Esse tipo de ofício, o de escritor universal, é nada agradável. Roth o demonstrou até sua morte esta semana, a qual ele próprio parecia desejar.
Estadunidense e judeu, ele falava do lado sombrio da alma, da hipocrisia de indivíduos e grupos sociais. É o que interessa tratar aqui.
Mais: de uma espécie de falsa ideologia “progressista”: a vitimologia.
Roth lidou com o tema em várias de suas ficções. Numa delas, The Human Stain (literalmente A Mancha Humana), transformada em filme, no Brasil intitulado, nada a ver, “Revelações”.
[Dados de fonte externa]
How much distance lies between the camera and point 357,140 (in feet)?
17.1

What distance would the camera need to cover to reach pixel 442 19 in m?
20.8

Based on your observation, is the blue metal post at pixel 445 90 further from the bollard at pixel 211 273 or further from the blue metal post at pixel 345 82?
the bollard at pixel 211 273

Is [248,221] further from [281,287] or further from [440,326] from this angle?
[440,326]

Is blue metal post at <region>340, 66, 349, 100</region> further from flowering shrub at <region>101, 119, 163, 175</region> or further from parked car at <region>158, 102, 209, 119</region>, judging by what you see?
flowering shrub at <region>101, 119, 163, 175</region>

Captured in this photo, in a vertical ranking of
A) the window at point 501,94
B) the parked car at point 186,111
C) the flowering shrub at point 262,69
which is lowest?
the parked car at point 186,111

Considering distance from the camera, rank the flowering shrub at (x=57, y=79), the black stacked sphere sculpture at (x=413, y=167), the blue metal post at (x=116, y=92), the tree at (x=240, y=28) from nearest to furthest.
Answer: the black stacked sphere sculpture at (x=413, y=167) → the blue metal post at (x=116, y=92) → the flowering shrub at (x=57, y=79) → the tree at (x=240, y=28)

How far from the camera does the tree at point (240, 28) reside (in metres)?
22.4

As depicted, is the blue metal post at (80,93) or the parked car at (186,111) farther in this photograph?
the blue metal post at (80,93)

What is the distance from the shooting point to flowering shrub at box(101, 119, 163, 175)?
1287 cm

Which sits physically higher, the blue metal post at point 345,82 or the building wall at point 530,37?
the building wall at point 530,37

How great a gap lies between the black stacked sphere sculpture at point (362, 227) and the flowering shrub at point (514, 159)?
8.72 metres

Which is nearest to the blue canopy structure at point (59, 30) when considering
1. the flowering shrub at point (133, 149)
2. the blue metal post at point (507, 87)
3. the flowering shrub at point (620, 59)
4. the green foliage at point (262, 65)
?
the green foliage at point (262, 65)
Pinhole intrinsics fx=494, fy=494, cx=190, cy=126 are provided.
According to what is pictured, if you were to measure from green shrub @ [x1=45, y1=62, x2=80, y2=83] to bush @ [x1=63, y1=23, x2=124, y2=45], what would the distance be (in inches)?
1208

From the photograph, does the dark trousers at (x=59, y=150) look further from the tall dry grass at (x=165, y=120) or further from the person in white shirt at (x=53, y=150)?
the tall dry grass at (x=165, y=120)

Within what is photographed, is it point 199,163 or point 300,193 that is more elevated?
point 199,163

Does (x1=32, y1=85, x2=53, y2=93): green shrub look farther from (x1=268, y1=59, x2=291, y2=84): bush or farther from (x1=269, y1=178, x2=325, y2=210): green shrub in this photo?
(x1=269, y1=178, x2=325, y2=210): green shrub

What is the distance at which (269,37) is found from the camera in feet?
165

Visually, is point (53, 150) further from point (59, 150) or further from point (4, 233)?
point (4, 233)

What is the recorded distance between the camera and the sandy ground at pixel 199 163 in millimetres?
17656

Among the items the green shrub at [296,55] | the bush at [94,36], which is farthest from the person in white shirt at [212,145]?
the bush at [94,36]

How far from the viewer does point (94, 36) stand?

Com Anthony Hopkins e Nicole Kidman, está ali um renomado professor universitário envolvido com acusações de racismo na universidade da qual foi expulso por tal motivo, passando-se por judeu e sendo, no decorrer da estória veremos, alguém que esforçou-se a vida inteira para esconder suas origens afro-americanas.
Vitimologia: eis um típico subproduto de uma pseudo-esquerda. Que, para barganhar adesão e votos dos chamados “excluídos”, flerta com as carências materiais e afetivas desses.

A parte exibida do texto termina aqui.